Other common symptoms of bronchiectasis include:

  • Chronic sinus infection
  • Fatigue
  • Sinusitis (inflammation of the nasal and sinus passages).

Less common symptoms include:

  • Chest pain
  • Coughing up blood
  • Shortness of breath
  • Weight loss.

In many people, symptoms will get worse during certain time periods. These periods tend to be caused by illnesses like a head cold. In some cases, there is no clear reason why symptoms get worse.

What are the possible tests to diagnose bronchiectasis?

Bronchiectasis is diagnosed with a high-resolution CT scan of the lungs. The scan will show abnormal widening of the airways (bronchi). Testing a sample of sputum (mucus) can determine the type of bacteria causing the infection so your doctor knows the best antibiotic to give you.

Your doctor may order other tests to assess your immunity and resistance to infections. You should also have regular breathing tests to assess your lung function and monitor your progress.

What are the possible treatments for bronchiectasis?

Unfortunately, there is no cure for bronchiectasis other than a lung transplant. A transplant is usually only recommended in severe, life-threatening cases. 

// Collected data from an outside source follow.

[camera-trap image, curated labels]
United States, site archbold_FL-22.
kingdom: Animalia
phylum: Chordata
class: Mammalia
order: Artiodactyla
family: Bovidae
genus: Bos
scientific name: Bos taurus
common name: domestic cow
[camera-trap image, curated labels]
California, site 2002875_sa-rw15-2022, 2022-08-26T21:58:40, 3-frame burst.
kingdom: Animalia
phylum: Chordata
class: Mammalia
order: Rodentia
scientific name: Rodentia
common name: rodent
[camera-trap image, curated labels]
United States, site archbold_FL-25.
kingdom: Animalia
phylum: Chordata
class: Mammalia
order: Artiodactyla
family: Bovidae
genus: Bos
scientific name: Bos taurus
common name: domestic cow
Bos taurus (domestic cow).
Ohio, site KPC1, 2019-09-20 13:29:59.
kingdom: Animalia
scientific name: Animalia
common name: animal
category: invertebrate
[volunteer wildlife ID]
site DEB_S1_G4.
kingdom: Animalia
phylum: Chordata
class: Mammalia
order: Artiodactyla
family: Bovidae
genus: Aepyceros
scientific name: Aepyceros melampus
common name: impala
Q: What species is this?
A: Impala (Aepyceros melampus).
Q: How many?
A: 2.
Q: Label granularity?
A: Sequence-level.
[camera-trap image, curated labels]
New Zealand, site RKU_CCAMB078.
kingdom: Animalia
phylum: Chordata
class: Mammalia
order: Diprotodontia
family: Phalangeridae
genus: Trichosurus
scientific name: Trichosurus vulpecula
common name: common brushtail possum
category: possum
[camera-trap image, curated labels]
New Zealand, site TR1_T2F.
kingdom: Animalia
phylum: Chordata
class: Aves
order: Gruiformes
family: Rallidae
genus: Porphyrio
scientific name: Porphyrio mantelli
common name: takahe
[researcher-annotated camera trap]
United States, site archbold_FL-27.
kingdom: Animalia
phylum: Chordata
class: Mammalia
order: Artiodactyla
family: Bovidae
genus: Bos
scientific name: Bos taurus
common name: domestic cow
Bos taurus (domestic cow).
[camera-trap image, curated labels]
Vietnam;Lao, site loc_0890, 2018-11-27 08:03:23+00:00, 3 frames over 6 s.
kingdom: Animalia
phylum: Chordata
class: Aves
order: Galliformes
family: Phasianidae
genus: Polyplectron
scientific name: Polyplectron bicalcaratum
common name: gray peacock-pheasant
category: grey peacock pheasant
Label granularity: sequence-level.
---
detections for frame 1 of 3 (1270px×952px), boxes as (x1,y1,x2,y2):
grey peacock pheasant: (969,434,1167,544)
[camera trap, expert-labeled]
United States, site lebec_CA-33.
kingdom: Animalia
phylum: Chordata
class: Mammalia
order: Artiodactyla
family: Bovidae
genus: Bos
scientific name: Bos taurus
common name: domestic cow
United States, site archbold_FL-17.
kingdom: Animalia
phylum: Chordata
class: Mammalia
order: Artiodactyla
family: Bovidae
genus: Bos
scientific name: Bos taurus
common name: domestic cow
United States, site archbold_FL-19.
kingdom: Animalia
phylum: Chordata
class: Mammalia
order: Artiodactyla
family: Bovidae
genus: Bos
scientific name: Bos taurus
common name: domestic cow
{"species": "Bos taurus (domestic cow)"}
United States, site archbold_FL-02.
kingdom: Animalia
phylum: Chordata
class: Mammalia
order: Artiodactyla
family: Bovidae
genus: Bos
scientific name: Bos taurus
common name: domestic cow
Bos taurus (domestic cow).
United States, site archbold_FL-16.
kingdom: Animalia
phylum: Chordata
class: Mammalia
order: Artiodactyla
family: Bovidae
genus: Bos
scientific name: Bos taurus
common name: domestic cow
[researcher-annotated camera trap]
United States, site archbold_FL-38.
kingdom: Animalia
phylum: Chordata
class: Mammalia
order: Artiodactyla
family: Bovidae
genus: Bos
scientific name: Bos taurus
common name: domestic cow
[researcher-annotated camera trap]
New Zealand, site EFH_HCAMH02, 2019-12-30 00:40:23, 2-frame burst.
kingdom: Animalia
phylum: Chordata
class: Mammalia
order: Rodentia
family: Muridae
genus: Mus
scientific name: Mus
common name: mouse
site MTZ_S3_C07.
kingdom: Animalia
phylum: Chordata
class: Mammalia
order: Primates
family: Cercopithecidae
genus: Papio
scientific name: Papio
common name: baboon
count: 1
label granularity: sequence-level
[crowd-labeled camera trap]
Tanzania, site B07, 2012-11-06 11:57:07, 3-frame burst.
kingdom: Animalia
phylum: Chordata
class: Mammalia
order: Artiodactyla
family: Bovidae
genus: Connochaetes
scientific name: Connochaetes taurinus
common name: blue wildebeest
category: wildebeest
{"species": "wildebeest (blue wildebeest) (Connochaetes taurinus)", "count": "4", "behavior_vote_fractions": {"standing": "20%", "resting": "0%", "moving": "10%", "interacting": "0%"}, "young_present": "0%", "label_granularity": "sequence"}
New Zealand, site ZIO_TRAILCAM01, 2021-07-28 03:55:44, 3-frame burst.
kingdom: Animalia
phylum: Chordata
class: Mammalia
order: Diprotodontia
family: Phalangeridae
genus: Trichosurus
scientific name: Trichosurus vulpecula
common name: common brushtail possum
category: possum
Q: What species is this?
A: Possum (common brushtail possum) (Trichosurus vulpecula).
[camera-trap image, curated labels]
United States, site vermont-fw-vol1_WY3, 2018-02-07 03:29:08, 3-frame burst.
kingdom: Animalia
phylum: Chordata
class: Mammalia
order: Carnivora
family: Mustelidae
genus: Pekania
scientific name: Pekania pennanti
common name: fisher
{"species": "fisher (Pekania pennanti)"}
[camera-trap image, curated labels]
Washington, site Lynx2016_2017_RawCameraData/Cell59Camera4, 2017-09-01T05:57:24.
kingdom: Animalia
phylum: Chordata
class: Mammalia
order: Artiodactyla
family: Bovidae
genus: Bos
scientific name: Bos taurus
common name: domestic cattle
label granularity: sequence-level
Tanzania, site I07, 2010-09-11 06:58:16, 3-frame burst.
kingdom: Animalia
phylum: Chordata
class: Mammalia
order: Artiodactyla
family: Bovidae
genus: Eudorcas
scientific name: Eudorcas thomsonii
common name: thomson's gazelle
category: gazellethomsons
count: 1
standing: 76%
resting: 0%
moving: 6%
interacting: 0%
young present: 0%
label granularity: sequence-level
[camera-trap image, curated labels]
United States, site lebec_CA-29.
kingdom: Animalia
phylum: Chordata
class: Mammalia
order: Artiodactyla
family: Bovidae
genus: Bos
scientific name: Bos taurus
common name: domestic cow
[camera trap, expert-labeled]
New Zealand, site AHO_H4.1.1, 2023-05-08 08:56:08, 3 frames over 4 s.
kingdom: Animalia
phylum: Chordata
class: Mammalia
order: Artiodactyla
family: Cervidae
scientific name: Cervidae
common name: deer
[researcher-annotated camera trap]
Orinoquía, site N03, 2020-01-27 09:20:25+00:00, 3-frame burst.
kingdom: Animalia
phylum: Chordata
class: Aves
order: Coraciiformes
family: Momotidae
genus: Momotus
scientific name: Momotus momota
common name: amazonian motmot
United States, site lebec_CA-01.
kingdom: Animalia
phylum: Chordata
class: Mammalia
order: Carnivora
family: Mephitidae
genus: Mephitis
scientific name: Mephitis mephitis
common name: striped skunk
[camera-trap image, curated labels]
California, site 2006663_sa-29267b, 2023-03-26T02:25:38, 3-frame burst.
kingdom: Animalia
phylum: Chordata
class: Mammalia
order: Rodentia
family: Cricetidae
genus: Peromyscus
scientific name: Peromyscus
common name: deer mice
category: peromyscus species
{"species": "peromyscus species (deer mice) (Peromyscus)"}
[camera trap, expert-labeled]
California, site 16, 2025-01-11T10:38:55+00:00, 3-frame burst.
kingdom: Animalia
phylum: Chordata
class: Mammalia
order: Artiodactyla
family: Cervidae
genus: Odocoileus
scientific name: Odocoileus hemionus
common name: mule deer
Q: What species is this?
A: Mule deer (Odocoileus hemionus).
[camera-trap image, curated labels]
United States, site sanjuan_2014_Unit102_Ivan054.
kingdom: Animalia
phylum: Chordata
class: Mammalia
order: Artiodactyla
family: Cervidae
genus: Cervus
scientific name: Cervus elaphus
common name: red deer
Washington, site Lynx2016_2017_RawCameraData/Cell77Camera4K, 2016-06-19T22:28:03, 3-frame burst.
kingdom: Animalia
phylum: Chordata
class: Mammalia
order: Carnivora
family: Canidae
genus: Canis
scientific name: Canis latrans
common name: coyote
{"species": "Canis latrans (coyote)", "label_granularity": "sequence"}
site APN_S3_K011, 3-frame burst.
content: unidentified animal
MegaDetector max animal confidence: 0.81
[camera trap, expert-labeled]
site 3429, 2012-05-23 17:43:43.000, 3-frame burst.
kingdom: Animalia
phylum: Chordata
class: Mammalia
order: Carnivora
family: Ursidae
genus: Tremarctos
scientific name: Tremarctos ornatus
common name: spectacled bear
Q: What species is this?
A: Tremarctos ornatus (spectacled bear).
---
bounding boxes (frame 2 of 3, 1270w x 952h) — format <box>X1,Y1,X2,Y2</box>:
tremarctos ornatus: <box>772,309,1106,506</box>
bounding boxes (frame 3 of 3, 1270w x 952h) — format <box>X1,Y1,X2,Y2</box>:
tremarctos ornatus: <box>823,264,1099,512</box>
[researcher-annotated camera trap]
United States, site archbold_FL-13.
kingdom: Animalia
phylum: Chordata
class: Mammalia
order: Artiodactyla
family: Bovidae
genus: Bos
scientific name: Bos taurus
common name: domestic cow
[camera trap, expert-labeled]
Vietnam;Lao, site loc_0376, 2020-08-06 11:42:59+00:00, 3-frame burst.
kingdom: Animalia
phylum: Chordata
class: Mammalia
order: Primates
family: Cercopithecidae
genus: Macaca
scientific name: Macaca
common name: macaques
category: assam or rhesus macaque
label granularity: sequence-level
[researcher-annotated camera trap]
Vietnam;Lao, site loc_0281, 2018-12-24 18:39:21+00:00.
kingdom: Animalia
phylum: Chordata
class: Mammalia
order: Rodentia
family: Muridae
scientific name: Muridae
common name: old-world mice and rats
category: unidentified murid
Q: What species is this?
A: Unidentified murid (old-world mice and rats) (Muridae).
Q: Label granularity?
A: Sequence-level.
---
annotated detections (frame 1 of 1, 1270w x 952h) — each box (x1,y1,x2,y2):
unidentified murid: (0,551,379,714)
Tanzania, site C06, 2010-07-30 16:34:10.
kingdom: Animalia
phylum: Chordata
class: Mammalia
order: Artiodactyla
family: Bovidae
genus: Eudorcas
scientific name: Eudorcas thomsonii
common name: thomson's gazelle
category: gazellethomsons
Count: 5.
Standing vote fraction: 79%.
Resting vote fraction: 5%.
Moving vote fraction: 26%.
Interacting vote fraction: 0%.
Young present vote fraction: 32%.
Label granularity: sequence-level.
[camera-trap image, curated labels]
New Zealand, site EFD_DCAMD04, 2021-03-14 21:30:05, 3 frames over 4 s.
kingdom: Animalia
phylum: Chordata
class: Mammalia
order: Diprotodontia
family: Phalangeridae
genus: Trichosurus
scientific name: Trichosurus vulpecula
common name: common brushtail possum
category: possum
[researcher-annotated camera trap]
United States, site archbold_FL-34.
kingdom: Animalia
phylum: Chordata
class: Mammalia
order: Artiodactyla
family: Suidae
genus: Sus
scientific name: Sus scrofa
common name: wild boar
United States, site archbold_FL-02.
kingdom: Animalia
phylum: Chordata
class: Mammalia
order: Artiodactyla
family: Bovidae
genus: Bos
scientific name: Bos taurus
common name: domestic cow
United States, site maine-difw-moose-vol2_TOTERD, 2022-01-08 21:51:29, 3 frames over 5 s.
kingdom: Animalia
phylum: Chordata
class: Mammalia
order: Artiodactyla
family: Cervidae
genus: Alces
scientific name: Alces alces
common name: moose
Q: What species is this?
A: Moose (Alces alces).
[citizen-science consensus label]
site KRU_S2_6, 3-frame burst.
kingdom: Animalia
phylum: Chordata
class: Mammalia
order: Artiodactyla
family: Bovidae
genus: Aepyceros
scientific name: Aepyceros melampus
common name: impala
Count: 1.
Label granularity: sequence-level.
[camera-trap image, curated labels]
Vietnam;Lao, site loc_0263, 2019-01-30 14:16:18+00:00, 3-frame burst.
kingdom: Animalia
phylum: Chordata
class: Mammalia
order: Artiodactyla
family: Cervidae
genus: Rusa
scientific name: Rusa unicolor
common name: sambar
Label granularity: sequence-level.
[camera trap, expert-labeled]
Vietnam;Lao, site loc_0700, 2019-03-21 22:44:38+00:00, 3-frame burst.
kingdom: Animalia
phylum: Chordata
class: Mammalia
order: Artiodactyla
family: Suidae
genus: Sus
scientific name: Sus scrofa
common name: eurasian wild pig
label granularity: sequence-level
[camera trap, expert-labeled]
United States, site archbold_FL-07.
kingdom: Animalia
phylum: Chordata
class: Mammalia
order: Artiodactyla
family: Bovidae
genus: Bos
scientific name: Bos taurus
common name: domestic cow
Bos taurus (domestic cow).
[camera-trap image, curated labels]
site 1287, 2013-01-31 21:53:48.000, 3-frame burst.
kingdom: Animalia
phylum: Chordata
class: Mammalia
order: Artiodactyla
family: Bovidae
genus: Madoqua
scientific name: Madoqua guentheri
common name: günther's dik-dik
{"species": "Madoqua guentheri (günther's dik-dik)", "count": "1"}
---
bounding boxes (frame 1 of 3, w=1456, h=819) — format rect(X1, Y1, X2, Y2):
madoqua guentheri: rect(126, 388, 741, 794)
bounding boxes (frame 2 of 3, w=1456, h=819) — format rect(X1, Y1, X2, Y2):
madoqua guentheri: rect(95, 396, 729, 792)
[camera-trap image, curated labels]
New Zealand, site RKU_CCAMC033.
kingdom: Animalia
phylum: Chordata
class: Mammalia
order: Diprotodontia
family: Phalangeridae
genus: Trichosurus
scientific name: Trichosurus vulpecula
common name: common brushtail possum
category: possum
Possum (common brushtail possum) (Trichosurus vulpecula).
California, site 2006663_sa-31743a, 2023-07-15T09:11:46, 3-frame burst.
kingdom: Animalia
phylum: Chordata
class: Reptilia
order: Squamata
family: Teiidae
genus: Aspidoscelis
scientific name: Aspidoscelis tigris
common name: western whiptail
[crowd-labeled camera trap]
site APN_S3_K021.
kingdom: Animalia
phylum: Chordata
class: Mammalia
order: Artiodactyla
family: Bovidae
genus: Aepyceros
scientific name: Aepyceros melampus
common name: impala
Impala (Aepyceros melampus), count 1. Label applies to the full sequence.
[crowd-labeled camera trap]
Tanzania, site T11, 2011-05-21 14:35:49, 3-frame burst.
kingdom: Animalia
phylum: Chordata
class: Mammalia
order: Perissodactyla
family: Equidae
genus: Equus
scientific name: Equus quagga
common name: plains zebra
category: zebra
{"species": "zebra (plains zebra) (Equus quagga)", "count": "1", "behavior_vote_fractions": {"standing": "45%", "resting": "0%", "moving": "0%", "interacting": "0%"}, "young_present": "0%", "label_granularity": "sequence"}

The main aims of treatment for bronchiectasis are to:

  • Decrease the inflammation in the airways
  • Prevent infections from getting worse
  • Reduce mucus build up.

Treatment steps include:

  • Avoiding factors that can make symptoms worse – such as cigarette smoke, alcohol and drugs
  • Eating a healthy diet – a dietitian can help you develop a meal plan
  • Ensuring immunisations are up-to-date – including yearly flu vaccinations and 5-yearly pneumonia vaccinations.
  • Chest physiotherapy – to help with loosening mucus, including active breathing, huffing and coughing to help remove mucus build up
  • Drinking plenty of water – increasing your fluid intake helps to reduce the thickness of mucus
  • Exercising regularly – exercise can greatly benefit people with bronchiectasis
  • Medications – antibiotic treatments as well as additional medications such as bronchodilators (helps to open airways), oxygen therapy and steroids in rare cases
  • Surgery – usually only in severe cases.

It is important to seek early medical attention when you experience ‘flare-ups’ or become unwell from your symptoms. Delaying medical attention may result in a longer treatment and recovery period – as well as an increased severity of symptoms.

Below, you can watch a video about good nutrition for people with chronic lung conditions.

What is the future plan if you have bronchiectasis?

Despite bronchiectasis being a chronic condition, most people can control their symptoms with treatment and are able to live active, independent lives. A small number of people may develop severe symptoms or get worse quickly. These people may need more intense treatment and monitoring. 

If you have any questions about your condition, or if you notice your symptoms getting worse over time, speak to your doctor.